日本ヒューレット・パッカード(日本HP、小田晋吾社長)は、統合ネットワーク型ストレージシステム「HPストレージワークス・オールインワン・ストレージシステム(AiO)」を軸にSMB(中堅・中小企業)向けストレージ事業の拡大を図る。100万円以下の価格設定や、SAN(ストレージ・エリア・ネットワーク)が簡単に構築できることを前面に打ち出すことで新規開拓を徹底。2007年末までにSMB向けストレージ事業を現状の2倍まで引き上げる方針だ。

 同社が「AiO」を市場投入したのは、「DAS(ダイレクト・アタッチド・ストレージ)を構築しているSMBがまだまだ多い。FC(ファイバーチャネル)─SANスイッチが高価格であることから、ネットワークストレージへの投資負担が重いことや、システム運用が難しいという意識が強い」(菅澤由恭・エンタープライズストレージ・サーバ統括本部ストレージワークス製品本部ビジネス開発部)ためだ。同社でも、これまでネットワークストレージ機器の販売先は大企業が中心。SMBに対する販売はDASが多かったのが事実だ。そこでIP-SANで安価にSANが構築でき、しかもシステム管理者がストレージに関する専門知識がなくても運用が可能なシステムであることをアピールすることで、「SMBに対してSANを普及させていく」としている。

 同システムは、操作画面に基づいてストレージ管理や拡張、データ保護を行えることが特徴となっている。ウィザードで容量管理やサイズ拡張、スナップショット、バック管理の設定が可能だ。価格は、81万9000円からと低めに設定している。

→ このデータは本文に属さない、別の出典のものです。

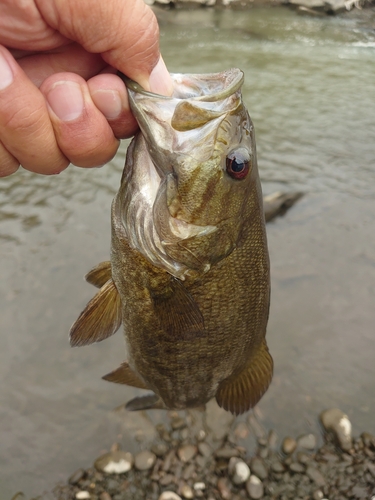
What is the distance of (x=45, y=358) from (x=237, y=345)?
2754mm

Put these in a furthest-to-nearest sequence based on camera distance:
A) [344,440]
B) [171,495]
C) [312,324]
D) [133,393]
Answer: [312,324]
[133,393]
[344,440]
[171,495]

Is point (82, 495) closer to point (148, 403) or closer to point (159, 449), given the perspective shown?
point (159, 449)

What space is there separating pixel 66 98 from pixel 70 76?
94 mm

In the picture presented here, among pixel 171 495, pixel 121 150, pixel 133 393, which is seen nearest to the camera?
pixel 171 495

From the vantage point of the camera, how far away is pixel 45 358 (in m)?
4.39

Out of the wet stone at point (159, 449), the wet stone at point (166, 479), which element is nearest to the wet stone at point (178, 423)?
the wet stone at point (159, 449)

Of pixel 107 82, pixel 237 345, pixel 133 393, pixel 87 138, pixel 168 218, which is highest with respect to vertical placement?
pixel 107 82

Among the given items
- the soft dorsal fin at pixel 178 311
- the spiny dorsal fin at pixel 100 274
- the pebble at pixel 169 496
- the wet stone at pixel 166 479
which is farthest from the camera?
the wet stone at pixel 166 479

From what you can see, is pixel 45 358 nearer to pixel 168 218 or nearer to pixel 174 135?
pixel 168 218

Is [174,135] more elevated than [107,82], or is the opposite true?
[107,82]

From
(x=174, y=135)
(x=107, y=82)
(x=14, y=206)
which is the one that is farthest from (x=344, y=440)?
(x=14, y=206)

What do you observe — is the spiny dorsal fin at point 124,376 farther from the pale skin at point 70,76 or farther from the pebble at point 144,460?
the pale skin at point 70,76

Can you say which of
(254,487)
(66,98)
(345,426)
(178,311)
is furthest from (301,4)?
(178,311)

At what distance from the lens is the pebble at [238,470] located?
3.47 m
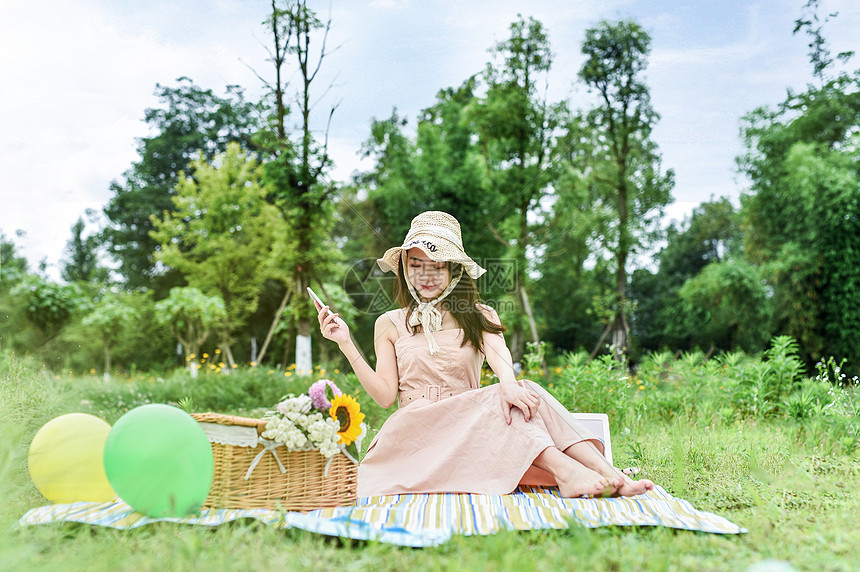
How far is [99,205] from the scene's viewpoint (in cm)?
1897

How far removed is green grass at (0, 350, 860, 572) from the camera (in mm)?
1562

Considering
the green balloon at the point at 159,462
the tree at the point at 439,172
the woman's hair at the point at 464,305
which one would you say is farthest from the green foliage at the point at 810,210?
the green balloon at the point at 159,462

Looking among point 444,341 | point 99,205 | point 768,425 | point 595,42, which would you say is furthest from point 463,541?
point 99,205

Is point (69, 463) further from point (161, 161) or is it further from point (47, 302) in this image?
point (161, 161)

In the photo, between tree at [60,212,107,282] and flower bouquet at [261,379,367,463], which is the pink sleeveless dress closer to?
flower bouquet at [261,379,367,463]

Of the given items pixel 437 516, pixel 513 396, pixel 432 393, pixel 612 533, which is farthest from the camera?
pixel 432 393

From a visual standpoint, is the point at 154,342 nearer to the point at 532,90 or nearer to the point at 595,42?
the point at 532,90

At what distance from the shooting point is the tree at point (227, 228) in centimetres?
1280

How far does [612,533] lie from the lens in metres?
1.88

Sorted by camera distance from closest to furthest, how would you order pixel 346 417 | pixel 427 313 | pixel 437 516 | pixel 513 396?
1. pixel 437 516
2. pixel 346 417
3. pixel 513 396
4. pixel 427 313

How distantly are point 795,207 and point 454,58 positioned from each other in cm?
836

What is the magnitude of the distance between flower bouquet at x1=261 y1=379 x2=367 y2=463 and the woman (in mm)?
305

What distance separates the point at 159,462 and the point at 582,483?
62.4 inches

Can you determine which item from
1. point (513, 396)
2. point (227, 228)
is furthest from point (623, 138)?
point (513, 396)
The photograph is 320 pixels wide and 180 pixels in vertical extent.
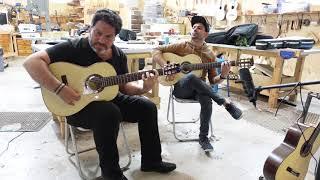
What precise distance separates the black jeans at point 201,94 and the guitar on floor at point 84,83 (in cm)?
60

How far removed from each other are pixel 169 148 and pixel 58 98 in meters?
1.04

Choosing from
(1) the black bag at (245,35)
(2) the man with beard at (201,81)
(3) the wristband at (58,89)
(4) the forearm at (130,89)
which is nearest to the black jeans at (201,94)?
(2) the man with beard at (201,81)

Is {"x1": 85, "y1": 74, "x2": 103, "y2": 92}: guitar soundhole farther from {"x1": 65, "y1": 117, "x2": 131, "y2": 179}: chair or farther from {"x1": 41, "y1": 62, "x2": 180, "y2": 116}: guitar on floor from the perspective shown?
{"x1": 65, "y1": 117, "x2": 131, "y2": 179}: chair

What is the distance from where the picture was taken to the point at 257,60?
4.69 meters

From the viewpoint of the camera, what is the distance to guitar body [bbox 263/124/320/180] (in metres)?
1.54

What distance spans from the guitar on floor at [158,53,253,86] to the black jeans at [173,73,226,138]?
0.09m

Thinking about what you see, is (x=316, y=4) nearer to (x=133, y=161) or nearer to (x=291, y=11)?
(x=291, y=11)

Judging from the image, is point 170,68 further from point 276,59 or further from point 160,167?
point 276,59

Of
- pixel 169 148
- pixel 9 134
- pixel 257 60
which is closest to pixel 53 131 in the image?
pixel 9 134

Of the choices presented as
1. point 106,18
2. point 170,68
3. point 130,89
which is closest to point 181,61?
point 170,68

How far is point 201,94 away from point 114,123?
849 millimetres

 また、「ユーザー企業が導入しやすい点で、販売代理店にとっても売りやすいシステムといえる。FC-SANなどはネットワークシステム系SIerが販売するケースが多かった。しかし、AiOはネットワークストレージの知識がなくても売れる」としており、サーバーシステムに強いSIerを販売代理店として確保した。ストレージシステムの強化でサーバーのリプレースを促進させることも狙っており、販売代理店とのパートナーシップを深めることにも力を注いでいく。

 SMBへのSAN普及については、「低価格で導入できるとの理解が進めば急速に立ち上がるのではないか。今後1年間が勝負」とみている。